**Source passage**
Q. When should I start pruning my fruit trees?
A. Major pruning cuts, requiring a saw or a lopper, should be done during the winter months when the leaves are gone. Minor pruning cuts requiring hand pruners are done anytime you see a problem. You can do them now if you want. Just not large limbs.
In the desert, don’t remove so much wood that lets our hot desert sun burn the limbs and trunk. Overheating of limbs and the trunk happen in about 20 minutes when there is no sun.
In the desert, I believe the less removed when pruning the better. If you must remove limbs, do it on the north side of a tree where the sun is less intense and production is lower anyway. Think of the tree leaves as solar collectors. Leaves need full sun as much as six to eight hours each day. This is the reason major limbs are arranged like three dimensional “spokes on a wheel” and pruned far enough apart to let light enter the canopy when it shines at lower angles.
The best place to look to see if there has been enough pruning done is the ground. The light speckling on the ground tells you if enough limbs and leaves have been removed. Stop removing leaves, stems and branches when the light from the speckling occupies about one-third.
Summer pruning removes new growth before it gets established. Summer pruning is the removal of new growth when ground speckling is threatened. The tree grows into areas where light is available. Tree growth is not the kind of production you want from the tree unless you’re a termite. During the production season the owner of a small tree is managing the light, insisting the tree produce fruit instead of growth.
The tree “invests” in its new growth or it can “invest” in its fruit production. When the tree fills in these “light” spaces, its “investment” is removed. But the leaves and green stems are rich in “food.” Rather than burn it, return this rich growth to the soil by dropping it in place and letting it compost.
In wintertime less pruning is needed because of summer pruning.
Q. I have roses growing in my yard and the flowers have a lot of damage to the petals this spring. Some of the flowers never fully open. What do you think is the problem?
A. This type of damage is most likely from flower thrips. Flower thrips are very small, poor flyers, and difficult to see. If you’re not careful in your observations, they can be totally missed. These insects are common in the spring when temperatures are cooler.
Spinosad sprays are effective on flower thrips, but they can be overused, which can cause insect tolerance to these sprays. To prevent this from happening, use either insect soap sprays, neem oil or dormant oils every other spray.
I noticed in your picture that rock was used as a surface mulch. Roses do not like rock. They like organic soils. If you use rock with roses, you must either rake back the rock and apply organics such as compost to the soil once a year or switch the surface mulch entirely to wood chips.
Q. I have a Santa Rosa apricot and Arctic Star nectarine. Are there any prophylactic applications of pesticides that I need to be doing?
A. The only truly prophylactic (preventive) sprays are the dormant oils that are applied during the winter on warm, windless days to help curtail soft-bodied insects like aphids. The rest of the time requires regular visits to your fruit trees and inspecting them for potential problems.

**Data entries**
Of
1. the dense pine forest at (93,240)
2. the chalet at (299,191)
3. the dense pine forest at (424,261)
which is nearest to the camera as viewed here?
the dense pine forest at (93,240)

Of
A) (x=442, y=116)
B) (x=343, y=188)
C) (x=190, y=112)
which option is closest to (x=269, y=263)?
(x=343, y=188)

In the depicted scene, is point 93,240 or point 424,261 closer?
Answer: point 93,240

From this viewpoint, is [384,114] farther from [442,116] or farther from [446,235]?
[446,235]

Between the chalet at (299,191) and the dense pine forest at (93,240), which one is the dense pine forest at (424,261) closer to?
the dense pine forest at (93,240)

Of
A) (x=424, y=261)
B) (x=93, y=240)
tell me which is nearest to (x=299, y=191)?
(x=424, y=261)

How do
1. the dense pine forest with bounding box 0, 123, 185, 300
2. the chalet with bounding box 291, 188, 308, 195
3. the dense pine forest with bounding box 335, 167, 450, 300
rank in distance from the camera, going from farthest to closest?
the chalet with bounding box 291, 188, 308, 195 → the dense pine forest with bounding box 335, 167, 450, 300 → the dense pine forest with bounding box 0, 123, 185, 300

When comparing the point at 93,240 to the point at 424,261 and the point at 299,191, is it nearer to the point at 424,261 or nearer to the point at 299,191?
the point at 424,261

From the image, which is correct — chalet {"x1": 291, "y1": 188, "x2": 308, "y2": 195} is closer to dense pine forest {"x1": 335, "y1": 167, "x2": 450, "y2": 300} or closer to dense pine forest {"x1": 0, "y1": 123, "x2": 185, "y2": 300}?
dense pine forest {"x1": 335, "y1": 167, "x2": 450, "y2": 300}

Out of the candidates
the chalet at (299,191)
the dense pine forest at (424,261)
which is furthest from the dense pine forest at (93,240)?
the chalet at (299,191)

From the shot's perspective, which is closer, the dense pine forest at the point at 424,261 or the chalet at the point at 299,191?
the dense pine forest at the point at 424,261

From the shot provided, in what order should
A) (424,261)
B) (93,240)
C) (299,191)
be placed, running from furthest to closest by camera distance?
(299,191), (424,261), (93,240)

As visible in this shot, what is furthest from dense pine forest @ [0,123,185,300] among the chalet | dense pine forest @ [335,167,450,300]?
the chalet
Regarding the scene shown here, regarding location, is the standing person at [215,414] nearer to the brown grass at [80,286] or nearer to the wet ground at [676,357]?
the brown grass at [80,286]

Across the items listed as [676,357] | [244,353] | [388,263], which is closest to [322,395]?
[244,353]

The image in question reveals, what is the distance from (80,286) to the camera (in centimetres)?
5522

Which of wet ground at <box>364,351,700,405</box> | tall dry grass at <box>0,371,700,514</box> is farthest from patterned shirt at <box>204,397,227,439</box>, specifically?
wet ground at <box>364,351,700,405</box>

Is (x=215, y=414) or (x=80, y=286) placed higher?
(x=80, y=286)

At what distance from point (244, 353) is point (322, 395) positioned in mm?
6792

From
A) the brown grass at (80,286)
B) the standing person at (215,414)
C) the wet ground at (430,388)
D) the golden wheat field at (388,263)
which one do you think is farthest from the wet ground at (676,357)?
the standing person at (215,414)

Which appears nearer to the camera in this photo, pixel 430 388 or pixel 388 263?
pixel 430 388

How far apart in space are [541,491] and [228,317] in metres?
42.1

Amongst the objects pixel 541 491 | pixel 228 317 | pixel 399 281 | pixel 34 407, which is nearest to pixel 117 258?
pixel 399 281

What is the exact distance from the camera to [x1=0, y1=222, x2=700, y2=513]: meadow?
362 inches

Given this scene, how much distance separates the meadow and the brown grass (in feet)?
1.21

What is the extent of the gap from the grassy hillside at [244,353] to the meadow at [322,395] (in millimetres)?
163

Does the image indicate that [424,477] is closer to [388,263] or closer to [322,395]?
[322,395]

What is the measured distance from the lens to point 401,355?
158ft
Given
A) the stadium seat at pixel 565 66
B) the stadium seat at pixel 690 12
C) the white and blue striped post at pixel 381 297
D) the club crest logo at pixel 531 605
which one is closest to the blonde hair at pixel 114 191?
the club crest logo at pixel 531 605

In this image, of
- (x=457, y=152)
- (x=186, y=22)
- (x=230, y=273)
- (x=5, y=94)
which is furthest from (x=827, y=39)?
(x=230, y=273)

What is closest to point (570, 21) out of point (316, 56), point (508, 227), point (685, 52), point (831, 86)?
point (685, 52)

**Work instructions**
Write out the stretch of the gardening column from "Q. I have roses" through "every other spray.". The records have no connection to the gardening column.

**Task answer**
Q. I have roses growing in my yard and the flowers have a lot of damage to the petals this spring. Some of the flowers never fully open. What do you think is the problem?
A. This type of damage is most likely from flower thrips. Flower thrips are very small, poor flyers, and difficult to see. If you’re not careful in your observations, they can be totally missed. These insects are common in the spring when temperatures are cooler.
Spinosad sprays are effective on flower thrips, but they can be overused, which can cause insect tolerance to these sprays. To prevent this from happening, use either insect soap sprays, neem oil or dormant oils every other spray.